The tasks can take up to 1 hour to be executed. The regular acknowledgement deadline for Google pubsub messages being pretty short, we renew the deadline every 10s before it ends. Here is the piece of code responsible for that:
def watchdog(businessDoneEvent, subscription, ack_deadline, message, ack_id):
'''
Prevents message from being republished as long as computation is
running
'''
while True:
# Wait (defaultDeadline - 10) seconds before renewing if defaultDeadline
# is > 5 seconds; renewed every second otherwise
sleepTime = ack_deadline - 10 if ack_deadline > 10 else 1
startTime = time.time()
while time.time() - startTime < sleepTime:
LOGGER.info('Sleeping time: {} - ack_deadline: {}'.format(time.time() - startTime, ack_deadline))
if businessDoneEvent.isSet():
LOGGER.info('Business done!')
return
time.sleep(1)
subscriber = SubscriberClient()
LOGGER.info('Modifying ack deadline for message ' +
str(message.data) + ' processing to ' +
str(ack_deadline))
subscriber.modify_ack_deadline(subscription, [ack_id],
ack_deadline)
Once the execution is over, we reach this piece of code:
def callbackWrapper(callback,
subscription,
message,
ack_id,
endpoint,
context,
subscriber,
postAcknowledgmentCallback=None):
'''
Pub/sub message acknowledgment if everything ran correctly
'''
try:
callback(message.data, endpoint, context, **message.attributes)
except Exception as e:
LOGGER.info(message.data)
LOGGER.error(traceback.format_exc())
raise e
else:
LOGGER.info("Trying to acknowledge...")
my_retry = Retry(predicate=if_exception_type(ServiceUnavailable), deadline=3600)
subscriber.acknowledge(subscription, [ack_id], retry=my_retry)
LOGGER.info(str(ack_id) + ' has been acknowledged')
if postAcknowledgmentCallback is not None:
postAcknowledgmentCallback(message.data,
**message.attributes)
Note that we also use this code in most of our microservices and it works just fine.
My problem is, even though I do not get any error from this code and it seems that the acknowledgement request is sent properly, it is actually acknowledged later.

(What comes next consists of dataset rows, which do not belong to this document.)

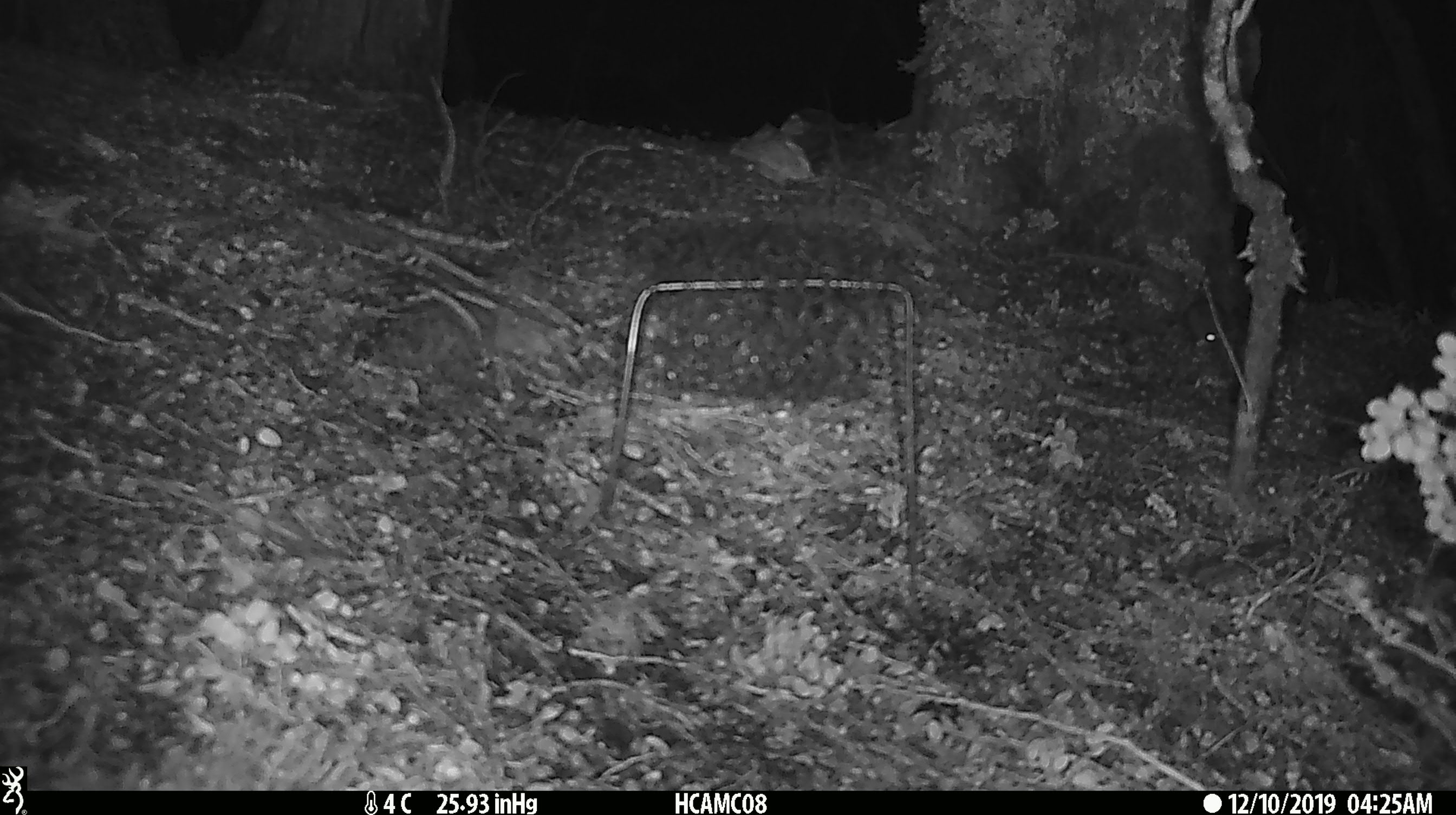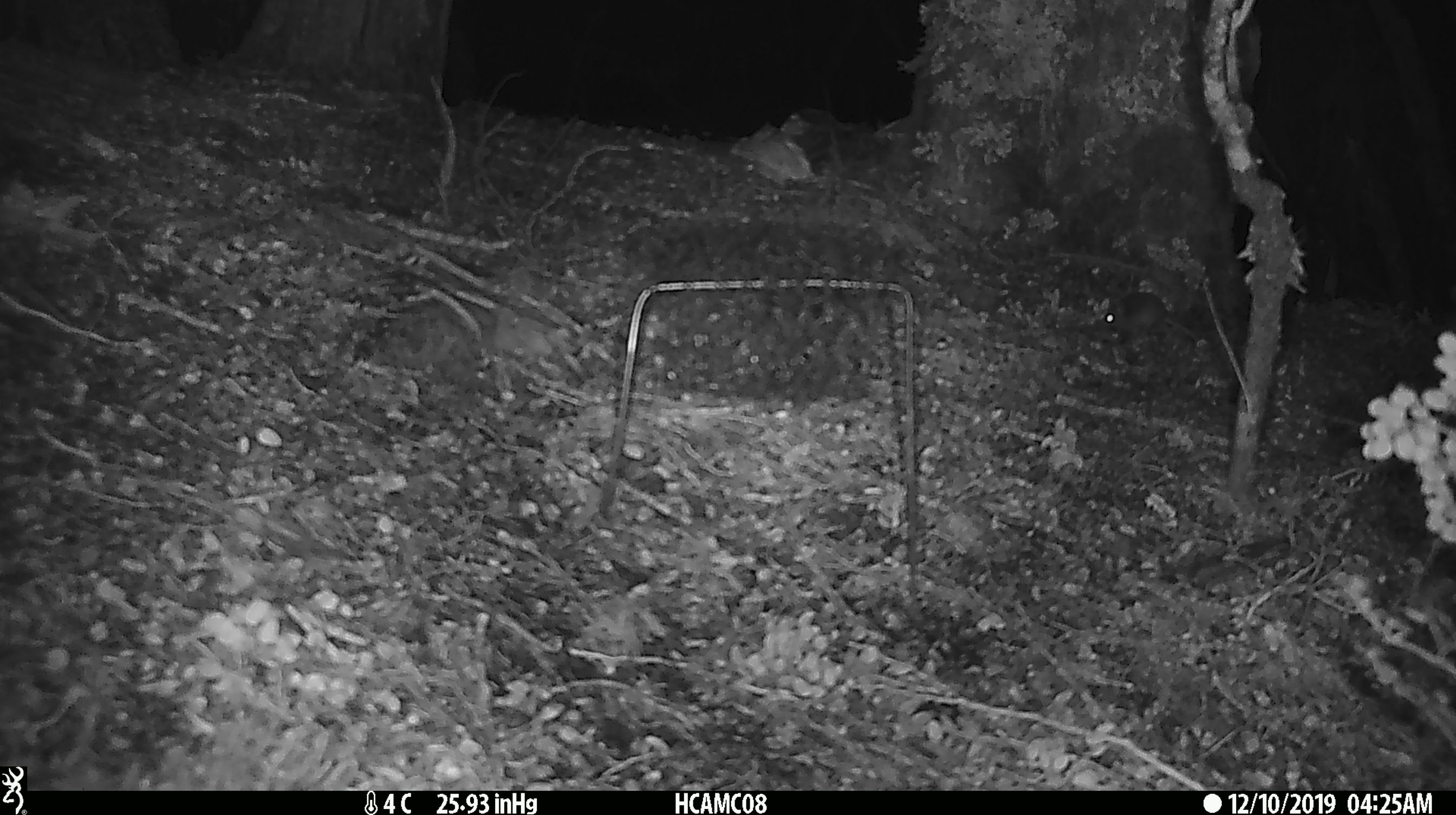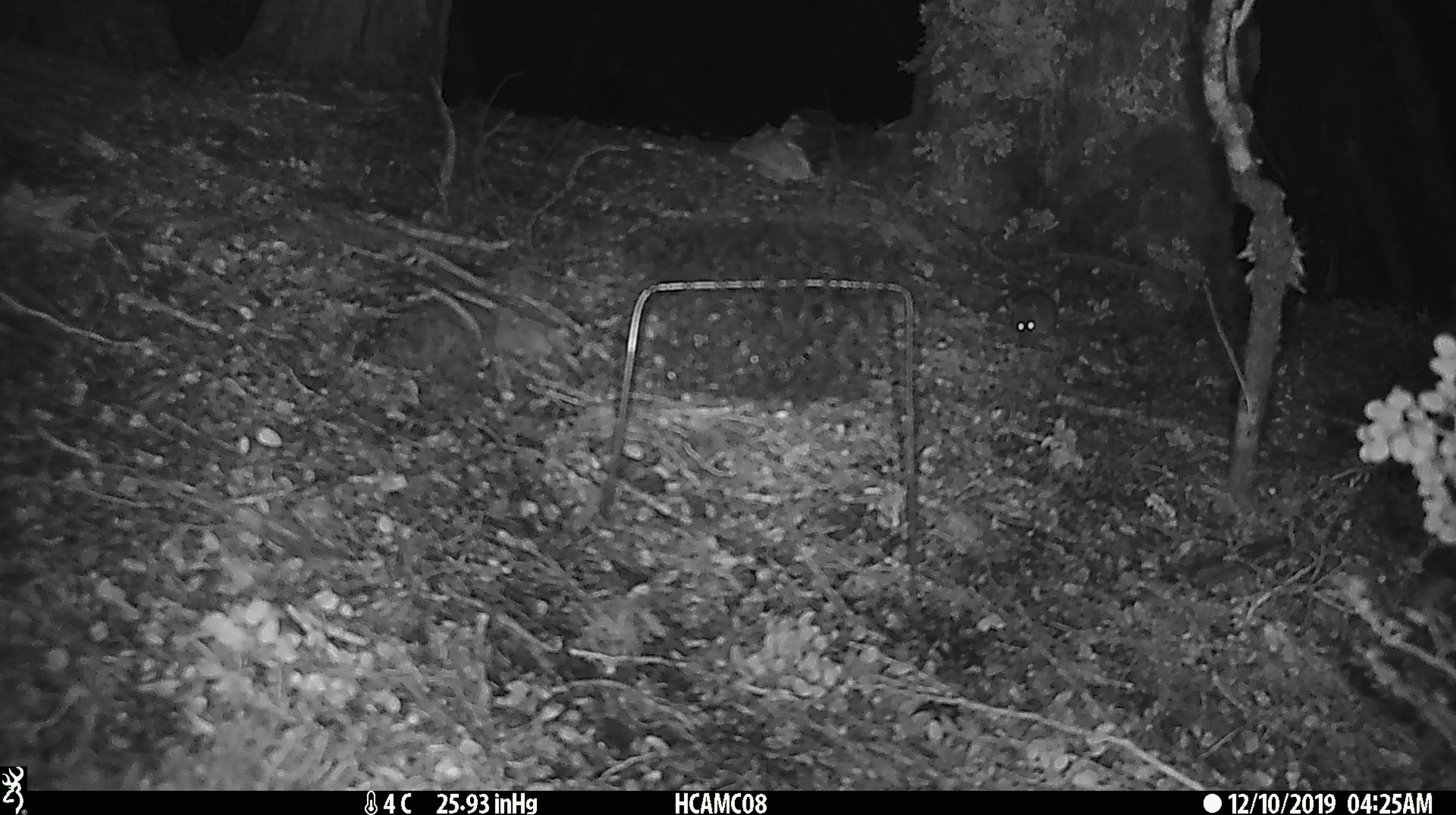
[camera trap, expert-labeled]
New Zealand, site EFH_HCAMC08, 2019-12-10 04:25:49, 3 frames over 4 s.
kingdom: Animalia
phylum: Chordata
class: Mammalia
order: Rodentia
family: Muridae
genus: Mus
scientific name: Mus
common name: mouse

For example, according to the GCP console, right now I have 8 unacknowledged messages, but I should only have 3. It also said there are 12 when I should only have 5 for an hour:
I have a horizontal pod autoscaler using the pubsub metric. When the pods are done, they are not scaled down, or only 1 hour later or more. This creates some useless costs that I would like to avoid.
Does anyone have an idea about why this is happening?